### Exercise requirements
1. In the passage on living with chronic fatigue, reproduce the stretch from "It’s made me" through "purpose and significance.", substituting "hard protective armor" for "tough exterior shell".
2. According to the passage on living with chronic fatigue, what is the name of the dog that was supposed to go to Wales?

### Text under study
——
It’d been a challenging day. After hours of driving the day before, I didn’t sleep well and my chronic fatigue/ME symptoms had been really bothering me. I feel weak, drained and have pain that just won’t shift. Yet I don’t tell anyone. I smile and carry on.
Keeping it to myself until a good friend who I meet for coffee says
“Alison, what is going on with you, what’s up, you’re not right, are you?”
At which point the back of my eyes prickle, and before I can do anything about it, tears are flowing down my face.
It’s a familiar scenario. I push on pretending all is fine, yet as soon as someone is kind and compassionate, and I feel really seen, I crumble.
It’s made me realise just how much of a tough exterior shell I have been carrying around to protect myself. I have a role as loving daughter to my elderly parents, and of the voice of experience to my sister who’s having a hard time with her youngest son, and compassionate listener to a close friend who’s father-in-law passed away today. I can give and give, and I do so very willingly. Generally it takes my mind of my health issues and, gives me a sense of purpose and significance.
But today I let the tears flow and realised I had to make a stand for what I needed, to put myself first. It was so hard, and caused more tears as I judged myself for letting people down, and back-tracking on an arrangement I had made.
My son’s first reaction when I told him I couldn’t take our dog, Murdock, to Wales with me was “you don’t have a choice, you said you would”. But as I gently explained how exhausted I was, and how I just need a break for being responsible for any other living thing he softened and said, “no problem, it’s fine, we’ll manage”.
——
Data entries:
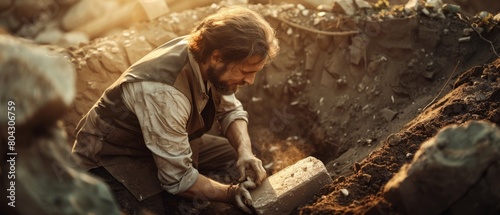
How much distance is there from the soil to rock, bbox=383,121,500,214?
1.10 metres

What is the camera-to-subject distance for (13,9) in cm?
764

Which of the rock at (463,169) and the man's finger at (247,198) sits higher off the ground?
the rock at (463,169)

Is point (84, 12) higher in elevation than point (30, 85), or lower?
lower

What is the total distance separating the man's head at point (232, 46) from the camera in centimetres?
323

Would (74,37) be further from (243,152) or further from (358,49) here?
(243,152)

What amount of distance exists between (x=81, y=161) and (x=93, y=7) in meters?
4.38

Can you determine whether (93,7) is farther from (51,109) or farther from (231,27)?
(51,109)

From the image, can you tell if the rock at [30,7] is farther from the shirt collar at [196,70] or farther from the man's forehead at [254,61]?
the man's forehead at [254,61]

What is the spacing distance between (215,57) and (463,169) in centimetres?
172

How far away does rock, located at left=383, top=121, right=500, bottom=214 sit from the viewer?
7.25 ft

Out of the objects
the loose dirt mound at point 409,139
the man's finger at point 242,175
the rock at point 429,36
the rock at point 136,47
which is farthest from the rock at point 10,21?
the loose dirt mound at point 409,139

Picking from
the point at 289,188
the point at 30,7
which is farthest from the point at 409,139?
the point at 30,7

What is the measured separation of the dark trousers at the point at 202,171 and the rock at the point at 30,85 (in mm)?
946

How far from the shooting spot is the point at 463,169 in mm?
2207
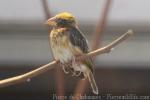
——
### Exercise results
1.
It’s made me realise just how much of a hard protective armor I have been carrying around to protect myself. I have a role as loving daughter to my elderly parents, and of the voice of experience to my sister who’s having a hard time with her youngest son, and compassionate listener to a close friend who’s father-in-law passed away today. I can give and give, and I do so very willingly. Generally it takes my mind of my health issues and, gives me a sense of purpose and significance.

2. Murdock